By VIVIAN YEE
© 2018 New York Times News Service
Sometimes we see him as other hotel guests would have seen him: as the tall gambler intent on the video poker machine across the casino floor, or as the customer standing in line in front of you at the gift shop, buying snacks, or as the guy you briefly glance at as he waits for you to get off the elevator — polite, unhurried, unmemorable.
Within a few days, he would use the arsenal he had moved upstairs in those suitcases to shoot and kill 58 people from his 32nd-floor suite at the Mandalay Bay Resort and Casino in Las Vegas.
These were Stephen Paddock’s final movements in the days before he opened fire from his hotel suite Oct. 1: an apparently relaxed solo vacation that, as surveillance footage obtained exclusively by The New York Times from MGM Resorts makes clear, was actually the methodically planned prelude to a massacre.
Over and over in the clips, Paddock is seen leaving the Mandalay Bay for his home in Mesquite, returning with a dark minivan loaded with suitcases.

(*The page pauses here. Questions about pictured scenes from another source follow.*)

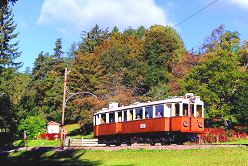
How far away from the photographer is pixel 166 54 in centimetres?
6819

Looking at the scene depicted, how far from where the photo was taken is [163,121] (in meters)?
25.1

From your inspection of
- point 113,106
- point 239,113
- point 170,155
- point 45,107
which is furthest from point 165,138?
point 45,107

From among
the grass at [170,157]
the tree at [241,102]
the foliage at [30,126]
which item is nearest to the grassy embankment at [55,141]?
the foliage at [30,126]

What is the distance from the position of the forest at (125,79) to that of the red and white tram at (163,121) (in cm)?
638

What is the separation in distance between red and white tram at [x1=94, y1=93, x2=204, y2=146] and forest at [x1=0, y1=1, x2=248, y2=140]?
251 inches

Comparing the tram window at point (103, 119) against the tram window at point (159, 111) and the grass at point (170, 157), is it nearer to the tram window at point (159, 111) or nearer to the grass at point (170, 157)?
the grass at point (170, 157)

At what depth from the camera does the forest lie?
4031 centimetres

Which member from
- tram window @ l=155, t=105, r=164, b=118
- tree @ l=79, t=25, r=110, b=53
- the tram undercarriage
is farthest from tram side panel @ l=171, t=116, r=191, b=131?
tree @ l=79, t=25, r=110, b=53

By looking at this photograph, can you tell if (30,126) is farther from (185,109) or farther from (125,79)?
(185,109)

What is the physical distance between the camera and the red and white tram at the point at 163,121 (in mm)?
24797

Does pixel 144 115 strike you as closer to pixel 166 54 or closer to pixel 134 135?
pixel 134 135

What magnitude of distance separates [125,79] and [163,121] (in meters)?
37.1

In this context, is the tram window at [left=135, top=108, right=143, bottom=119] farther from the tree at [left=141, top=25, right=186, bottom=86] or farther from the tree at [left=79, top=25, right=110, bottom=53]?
the tree at [left=79, top=25, right=110, bottom=53]

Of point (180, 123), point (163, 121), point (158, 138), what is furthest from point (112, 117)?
point (180, 123)
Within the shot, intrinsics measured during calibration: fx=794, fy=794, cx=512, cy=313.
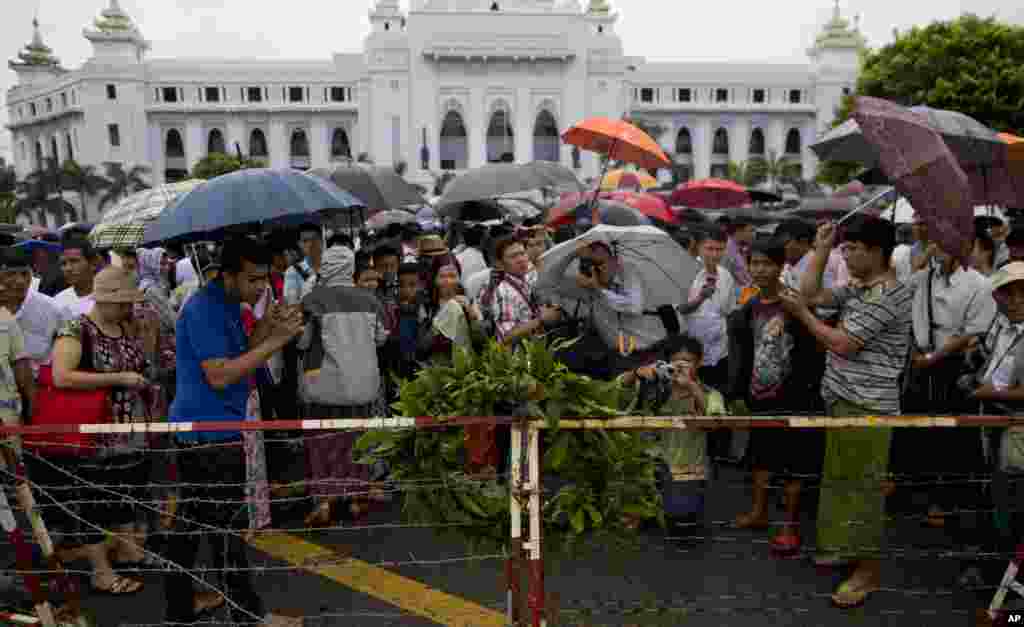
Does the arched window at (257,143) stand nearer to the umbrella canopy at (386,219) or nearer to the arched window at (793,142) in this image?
the arched window at (793,142)

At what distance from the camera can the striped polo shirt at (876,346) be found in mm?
3527

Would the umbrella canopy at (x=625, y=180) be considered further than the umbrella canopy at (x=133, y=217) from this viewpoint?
Yes

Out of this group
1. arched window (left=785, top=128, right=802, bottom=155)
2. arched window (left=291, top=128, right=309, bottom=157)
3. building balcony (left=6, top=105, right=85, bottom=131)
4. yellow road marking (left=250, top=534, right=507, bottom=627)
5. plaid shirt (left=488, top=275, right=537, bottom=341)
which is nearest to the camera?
yellow road marking (left=250, top=534, right=507, bottom=627)

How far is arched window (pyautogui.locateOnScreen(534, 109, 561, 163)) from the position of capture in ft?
194

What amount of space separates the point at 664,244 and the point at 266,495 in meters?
2.83

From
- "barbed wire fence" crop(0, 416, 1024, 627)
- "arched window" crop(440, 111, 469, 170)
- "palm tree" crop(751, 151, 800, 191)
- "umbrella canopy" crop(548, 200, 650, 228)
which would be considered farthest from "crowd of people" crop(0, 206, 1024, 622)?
"arched window" crop(440, 111, 469, 170)

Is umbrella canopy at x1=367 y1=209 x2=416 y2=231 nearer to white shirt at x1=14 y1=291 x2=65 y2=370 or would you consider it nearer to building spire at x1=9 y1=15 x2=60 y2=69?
white shirt at x1=14 y1=291 x2=65 y2=370

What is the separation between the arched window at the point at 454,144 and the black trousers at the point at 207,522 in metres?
56.4

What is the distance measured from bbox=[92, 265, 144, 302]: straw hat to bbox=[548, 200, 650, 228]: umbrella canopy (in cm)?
420

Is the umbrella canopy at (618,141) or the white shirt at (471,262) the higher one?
the umbrella canopy at (618,141)

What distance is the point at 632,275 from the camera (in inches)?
177

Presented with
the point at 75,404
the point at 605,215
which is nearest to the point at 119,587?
the point at 75,404

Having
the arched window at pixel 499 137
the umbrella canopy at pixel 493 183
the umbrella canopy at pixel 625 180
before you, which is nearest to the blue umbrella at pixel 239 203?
the umbrella canopy at pixel 493 183

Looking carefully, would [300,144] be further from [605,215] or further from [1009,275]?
[1009,275]
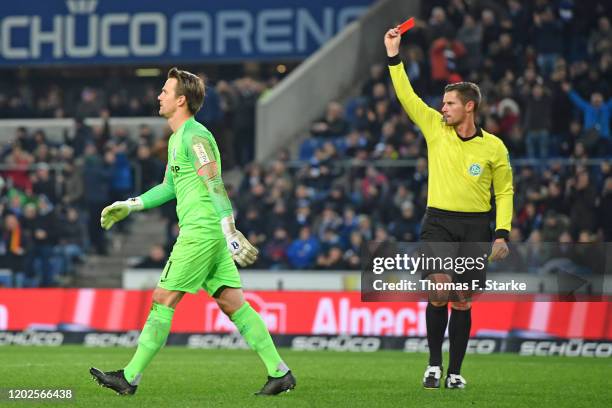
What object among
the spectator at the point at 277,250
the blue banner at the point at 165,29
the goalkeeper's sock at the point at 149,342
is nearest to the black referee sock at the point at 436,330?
the goalkeeper's sock at the point at 149,342

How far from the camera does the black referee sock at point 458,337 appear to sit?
11.0 metres

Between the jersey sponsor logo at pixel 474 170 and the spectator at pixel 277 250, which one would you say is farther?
the spectator at pixel 277 250

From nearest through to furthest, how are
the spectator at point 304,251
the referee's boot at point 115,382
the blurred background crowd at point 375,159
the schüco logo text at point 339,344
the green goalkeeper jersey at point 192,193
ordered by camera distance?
the referee's boot at point 115,382 → the green goalkeeper jersey at point 192,193 → the schüco logo text at point 339,344 → the blurred background crowd at point 375,159 → the spectator at point 304,251

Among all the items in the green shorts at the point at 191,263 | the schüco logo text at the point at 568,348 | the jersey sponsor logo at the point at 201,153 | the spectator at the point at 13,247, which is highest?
the jersey sponsor logo at the point at 201,153

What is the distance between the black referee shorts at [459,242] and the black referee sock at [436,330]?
0.31 m

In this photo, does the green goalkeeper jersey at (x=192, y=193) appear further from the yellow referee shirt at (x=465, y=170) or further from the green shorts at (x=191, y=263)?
the yellow referee shirt at (x=465, y=170)

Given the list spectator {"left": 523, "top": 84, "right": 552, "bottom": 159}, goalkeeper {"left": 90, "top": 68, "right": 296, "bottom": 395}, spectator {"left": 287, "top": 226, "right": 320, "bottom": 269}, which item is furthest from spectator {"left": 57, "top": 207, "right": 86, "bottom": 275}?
goalkeeper {"left": 90, "top": 68, "right": 296, "bottom": 395}

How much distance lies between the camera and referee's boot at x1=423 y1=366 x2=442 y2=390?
11023mm

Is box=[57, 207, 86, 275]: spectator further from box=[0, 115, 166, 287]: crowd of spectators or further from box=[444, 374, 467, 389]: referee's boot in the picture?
box=[444, 374, 467, 389]: referee's boot

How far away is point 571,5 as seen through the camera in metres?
24.8

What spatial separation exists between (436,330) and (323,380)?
4.83 feet

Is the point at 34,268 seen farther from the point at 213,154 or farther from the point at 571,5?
the point at 213,154

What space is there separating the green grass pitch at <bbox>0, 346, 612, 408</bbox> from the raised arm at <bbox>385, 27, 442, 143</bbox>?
2.19 metres

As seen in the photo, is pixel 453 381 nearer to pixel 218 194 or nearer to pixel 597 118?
pixel 218 194
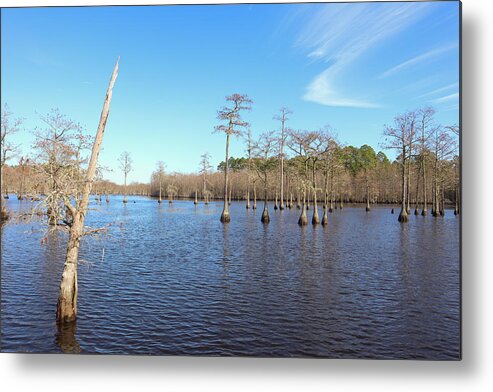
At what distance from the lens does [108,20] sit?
733 centimetres

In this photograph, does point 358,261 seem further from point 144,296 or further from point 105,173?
point 105,173

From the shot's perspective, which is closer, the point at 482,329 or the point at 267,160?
the point at 482,329

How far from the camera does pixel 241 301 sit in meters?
7.90

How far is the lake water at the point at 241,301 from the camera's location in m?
5.91

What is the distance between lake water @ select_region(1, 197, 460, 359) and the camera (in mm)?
5914

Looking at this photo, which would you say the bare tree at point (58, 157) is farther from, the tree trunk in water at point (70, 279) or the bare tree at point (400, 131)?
the bare tree at point (400, 131)

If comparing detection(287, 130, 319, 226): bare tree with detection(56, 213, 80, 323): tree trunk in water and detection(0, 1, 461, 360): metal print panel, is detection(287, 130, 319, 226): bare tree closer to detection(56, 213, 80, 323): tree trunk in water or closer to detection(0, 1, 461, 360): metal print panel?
detection(0, 1, 461, 360): metal print panel

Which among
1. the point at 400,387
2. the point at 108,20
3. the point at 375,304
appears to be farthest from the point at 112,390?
the point at 108,20

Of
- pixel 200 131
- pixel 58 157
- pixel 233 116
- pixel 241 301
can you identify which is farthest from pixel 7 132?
pixel 233 116

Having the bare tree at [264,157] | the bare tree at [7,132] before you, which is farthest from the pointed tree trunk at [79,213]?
the bare tree at [264,157]

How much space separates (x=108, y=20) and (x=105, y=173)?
3059 mm

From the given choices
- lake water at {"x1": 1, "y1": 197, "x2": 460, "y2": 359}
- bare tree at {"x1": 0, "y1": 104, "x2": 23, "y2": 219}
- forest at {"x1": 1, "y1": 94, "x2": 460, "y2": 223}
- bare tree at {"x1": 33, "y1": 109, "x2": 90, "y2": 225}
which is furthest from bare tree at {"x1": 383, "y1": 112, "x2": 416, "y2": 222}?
bare tree at {"x1": 0, "y1": 104, "x2": 23, "y2": 219}

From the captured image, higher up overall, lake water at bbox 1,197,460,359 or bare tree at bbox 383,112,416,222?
bare tree at bbox 383,112,416,222

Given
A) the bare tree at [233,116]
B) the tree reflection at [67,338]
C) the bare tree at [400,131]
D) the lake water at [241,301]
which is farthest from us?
the bare tree at [233,116]
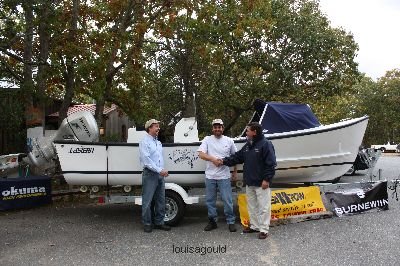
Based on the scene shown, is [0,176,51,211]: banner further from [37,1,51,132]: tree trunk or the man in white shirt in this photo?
the man in white shirt

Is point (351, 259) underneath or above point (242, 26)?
underneath

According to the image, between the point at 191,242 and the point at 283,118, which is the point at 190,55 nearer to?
the point at 283,118

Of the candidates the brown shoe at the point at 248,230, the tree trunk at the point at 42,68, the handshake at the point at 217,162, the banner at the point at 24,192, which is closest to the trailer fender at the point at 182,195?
the handshake at the point at 217,162

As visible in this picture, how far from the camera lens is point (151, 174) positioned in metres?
6.91

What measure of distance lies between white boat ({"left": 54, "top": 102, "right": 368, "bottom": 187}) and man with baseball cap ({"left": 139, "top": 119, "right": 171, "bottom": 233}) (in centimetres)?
60

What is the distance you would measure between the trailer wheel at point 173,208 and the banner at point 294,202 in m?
1.02

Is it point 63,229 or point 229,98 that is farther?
point 229,98

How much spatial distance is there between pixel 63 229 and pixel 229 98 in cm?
1098

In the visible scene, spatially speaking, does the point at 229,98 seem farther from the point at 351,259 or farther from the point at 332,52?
the point at 351,259

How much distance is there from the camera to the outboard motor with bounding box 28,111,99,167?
8.55 meters

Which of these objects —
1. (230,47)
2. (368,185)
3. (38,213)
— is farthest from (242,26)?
(38,213)

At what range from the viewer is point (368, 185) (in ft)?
27.0

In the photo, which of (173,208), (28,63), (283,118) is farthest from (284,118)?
(28,63)

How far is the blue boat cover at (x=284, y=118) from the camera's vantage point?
26.2 ft
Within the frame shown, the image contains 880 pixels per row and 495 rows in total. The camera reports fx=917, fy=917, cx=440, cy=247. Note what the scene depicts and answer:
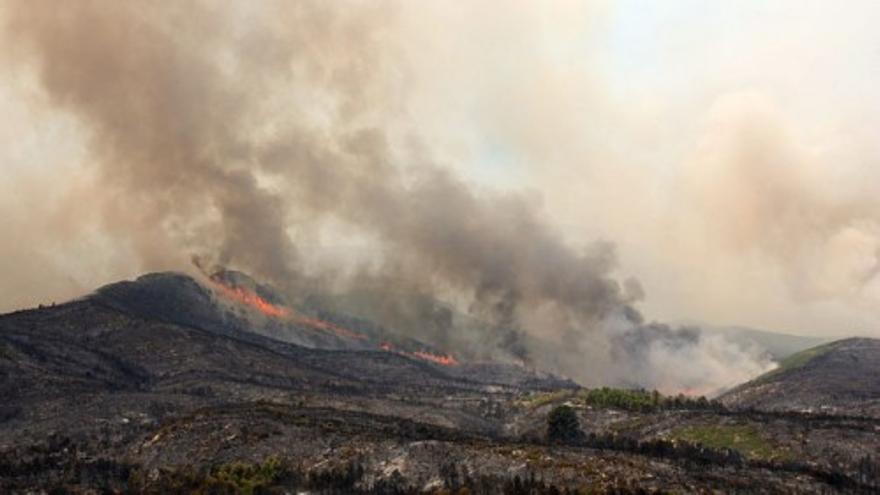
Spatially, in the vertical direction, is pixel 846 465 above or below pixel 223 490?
above

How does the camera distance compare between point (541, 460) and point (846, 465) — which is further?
point (846, 465)

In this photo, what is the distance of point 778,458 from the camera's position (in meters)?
192

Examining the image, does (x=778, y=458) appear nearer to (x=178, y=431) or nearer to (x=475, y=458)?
(x=475, y=458)

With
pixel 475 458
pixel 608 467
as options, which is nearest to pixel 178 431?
pixel 475 458

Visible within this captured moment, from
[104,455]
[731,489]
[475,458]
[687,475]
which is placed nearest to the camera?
[731,489]

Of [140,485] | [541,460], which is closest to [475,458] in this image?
[541,460]

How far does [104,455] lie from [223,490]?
41389mm

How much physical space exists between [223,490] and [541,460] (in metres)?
57.6

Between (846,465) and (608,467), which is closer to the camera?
(608,467)

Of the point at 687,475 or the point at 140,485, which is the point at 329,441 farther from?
the point at 687,475

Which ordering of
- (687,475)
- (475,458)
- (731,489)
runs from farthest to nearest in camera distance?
1. (475,458)
2. (687,475)
3. (731,489)

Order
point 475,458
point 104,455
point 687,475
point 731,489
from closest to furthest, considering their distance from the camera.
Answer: point 731,489, point 687,475, point 475,458, point 104,455

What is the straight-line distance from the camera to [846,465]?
181750 mm

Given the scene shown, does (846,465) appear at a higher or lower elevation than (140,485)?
higher
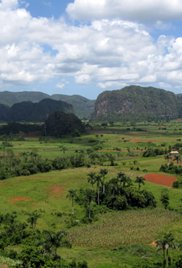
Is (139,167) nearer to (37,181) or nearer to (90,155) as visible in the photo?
(90,155)

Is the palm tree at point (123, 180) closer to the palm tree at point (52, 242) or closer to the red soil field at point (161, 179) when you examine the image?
the red soil field at point (161, 179)

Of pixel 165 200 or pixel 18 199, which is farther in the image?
pixel 18 199

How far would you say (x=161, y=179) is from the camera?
14725 centimetres

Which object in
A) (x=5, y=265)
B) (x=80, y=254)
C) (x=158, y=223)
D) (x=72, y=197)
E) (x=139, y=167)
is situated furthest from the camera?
(x=139, y=167)

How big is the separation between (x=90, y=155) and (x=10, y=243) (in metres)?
105

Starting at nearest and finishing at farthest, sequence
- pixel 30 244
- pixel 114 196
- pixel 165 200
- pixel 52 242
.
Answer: pixel 52 242
pixel 30 244
pixel 165 200
pixel 114 196

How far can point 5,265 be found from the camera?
65.3m

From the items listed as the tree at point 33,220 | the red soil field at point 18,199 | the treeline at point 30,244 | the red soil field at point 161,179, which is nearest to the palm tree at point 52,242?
the treeline at point 30,244

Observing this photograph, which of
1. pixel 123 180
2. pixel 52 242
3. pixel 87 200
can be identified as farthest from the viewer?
pixel 123 180

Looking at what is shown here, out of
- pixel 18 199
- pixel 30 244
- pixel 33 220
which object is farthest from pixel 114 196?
pixel 30 244

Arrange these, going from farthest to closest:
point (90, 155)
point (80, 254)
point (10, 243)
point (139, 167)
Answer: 1. point (90, 155)
2. point (139, 167)
3. point (10, 243)
4. point (80, 254)

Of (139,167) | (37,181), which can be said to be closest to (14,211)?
(37,181)

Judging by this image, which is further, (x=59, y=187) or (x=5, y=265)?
(x=59, y=187)

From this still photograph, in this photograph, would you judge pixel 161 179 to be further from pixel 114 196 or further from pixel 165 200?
pixel 114 196
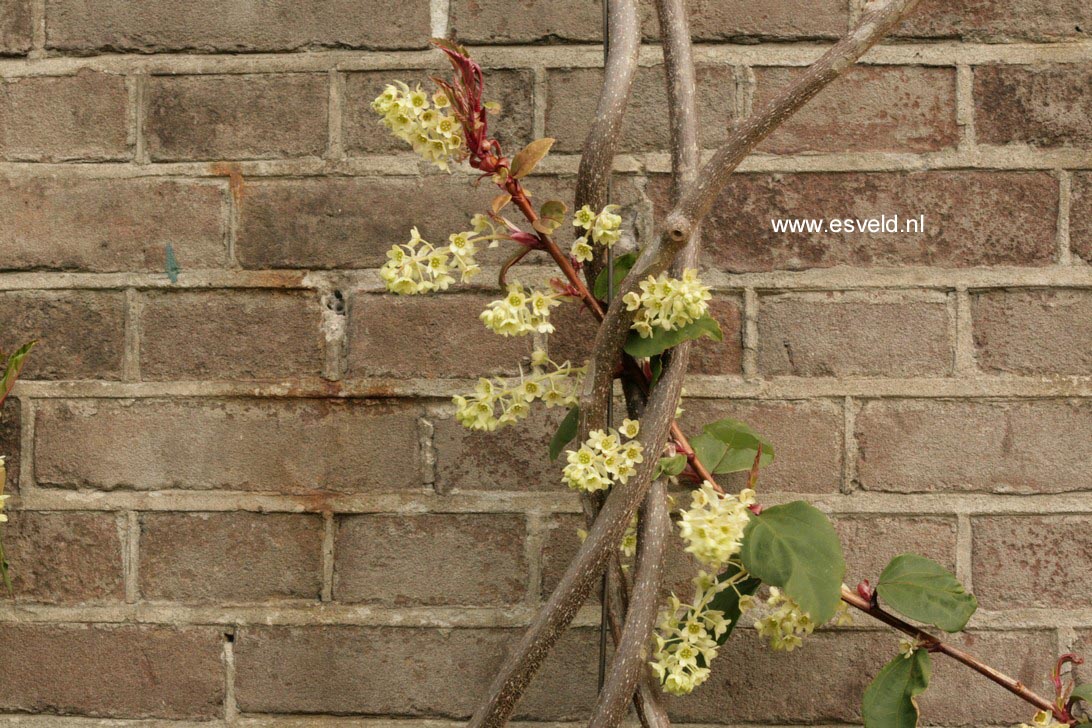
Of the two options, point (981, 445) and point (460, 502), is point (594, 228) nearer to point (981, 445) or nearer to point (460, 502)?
point (460, 502)

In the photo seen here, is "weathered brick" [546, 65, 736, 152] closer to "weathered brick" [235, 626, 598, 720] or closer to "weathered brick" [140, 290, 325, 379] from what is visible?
"weathered brick" [140, 290, 325, 379]

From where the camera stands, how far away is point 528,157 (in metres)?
0.85

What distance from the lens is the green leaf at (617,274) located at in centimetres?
90

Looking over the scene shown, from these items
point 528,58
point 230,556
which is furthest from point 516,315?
point 230,556

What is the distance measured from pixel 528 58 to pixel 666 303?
0.42 m

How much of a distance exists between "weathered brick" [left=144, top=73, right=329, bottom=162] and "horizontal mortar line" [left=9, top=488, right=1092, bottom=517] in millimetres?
387

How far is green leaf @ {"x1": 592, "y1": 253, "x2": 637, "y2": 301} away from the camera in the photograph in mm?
900

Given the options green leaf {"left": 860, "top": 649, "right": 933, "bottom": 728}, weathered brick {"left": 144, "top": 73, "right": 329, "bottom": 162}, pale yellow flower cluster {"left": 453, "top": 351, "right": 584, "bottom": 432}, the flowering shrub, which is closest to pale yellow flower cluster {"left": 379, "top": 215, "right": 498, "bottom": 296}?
the flowering shrub

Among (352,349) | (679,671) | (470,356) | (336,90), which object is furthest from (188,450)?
(679,671)

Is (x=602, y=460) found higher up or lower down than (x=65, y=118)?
lower down

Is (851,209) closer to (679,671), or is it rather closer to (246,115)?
(679,671)

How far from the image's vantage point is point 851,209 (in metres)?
1.07

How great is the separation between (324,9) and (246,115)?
15 cm

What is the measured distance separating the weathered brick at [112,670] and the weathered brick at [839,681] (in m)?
0.53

Over and over, valets take his keys; over and over, bellhops stack his luggage on gold carts, helping him transport at least 21 bags over the course of seven days. As they take the service elevator upstairs, Paddock chats with them.
They have no idea that the suitcases they are so conscientiously carrying are full of guns and ammunition.
Toward the end of the footage, two guests carrying shiny plastic inner tubes get off the elevator, padding out in flip-flops. Paddock pauses to let them off, then gets on.
It is the afternoon of Sept. 30. They seem to be on their way to the pool. He is on his way upstairs, where his guns await.